(TASK TO CARRY OUT): Write a continuation of the following news article about Zoom's LinkedIn data-mining feature, picking up after its last sentence.

(EXTRACT TO READ):
For Americans sheltering at home during the coronavirus pandemic, the Zoom videoconferencing platform has become a lifeline, enabling millions of people to easily keep in touch with family members, friends, students, teachers and work colleagues.

But until Thursday, a data-mining feature on Zoom allowed some participants to surreptitiously access LinkedIn profile data about other users — without Zoom asking for their permission during the meeting or even notifying them that someone else was snooping on them.

FILE — Rev. Alison Buttrick Patton leads an online Fellowship hour with parishioners using the Zoom videoconferencing app, from her office at Saugatuck Congregational Church in Westport, Conn., March 22, 2020. Zoom, whose traffic has surged during the coronavirus pandemic, is under scrutiny by the office of New York’s attorney general, Letitia James, for its data privacy and security practices. (Dave Sanders/The New York Times) XNYT197 XNYT197


An analysis by The New York Times found that when people signed in to a meeting, Zoom’s software automatically sent their names and email addresses to a company system it used to match them with their LinkedIn profiles.

(LISTED ENTRIES):

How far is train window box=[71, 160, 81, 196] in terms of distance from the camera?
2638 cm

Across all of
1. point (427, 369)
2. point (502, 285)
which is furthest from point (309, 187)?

--

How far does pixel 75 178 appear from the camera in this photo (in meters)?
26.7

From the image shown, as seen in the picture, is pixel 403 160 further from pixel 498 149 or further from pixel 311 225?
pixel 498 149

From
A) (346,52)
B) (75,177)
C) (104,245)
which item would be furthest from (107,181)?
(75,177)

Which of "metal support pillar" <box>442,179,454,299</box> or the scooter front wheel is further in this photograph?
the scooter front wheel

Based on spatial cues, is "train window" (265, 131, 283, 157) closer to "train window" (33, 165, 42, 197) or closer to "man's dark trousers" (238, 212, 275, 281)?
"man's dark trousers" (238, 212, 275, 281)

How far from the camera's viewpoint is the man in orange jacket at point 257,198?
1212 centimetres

...

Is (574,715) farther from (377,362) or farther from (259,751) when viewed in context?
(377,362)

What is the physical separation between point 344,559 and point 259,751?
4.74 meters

(EXERCISE OUTPUT):
The data-mining feature was available to Zoom users who subscribed to a LinkedIn service for sales prospecting, called LinkedIn Sales Navigator. Once a Zoom user enabled the feature, they could quickly and covertly access LinkedIn profile data — like locations, employer names and job titles — for people in their Zoom meetings by clicking on a LinkedIn icon next to their names.

The Times found that even when a reporter signed in to a Zoom meeting under pseudonyms, the data-mining tool was able to instantly match him to his LinkedIn profile. In doing so, Zoom disclosed the reporter’s real name to another user, overriding his efforts to keep it private.

Reporters also found that Zoom automatically sent participants’ personal information to its data-mining tool even when no one in a meeting had activated it.


On Thursday, after Times reporters contacted Zoom and LinkedIn, the companies said they would disable the service.

In a statement, Zoom said it took users’ privacy “extremely seriously” and was “removing the LinkedIn Sales Navigator to disable the feature on our platform entirely.” In a related blog post, Eric S. Yuan, the chief executive of Zoom, wrote that the company had removed the data-mining feature. He also said that Zoom would freeze all new features for the next 90 days to concentrate on data security and privacy issues.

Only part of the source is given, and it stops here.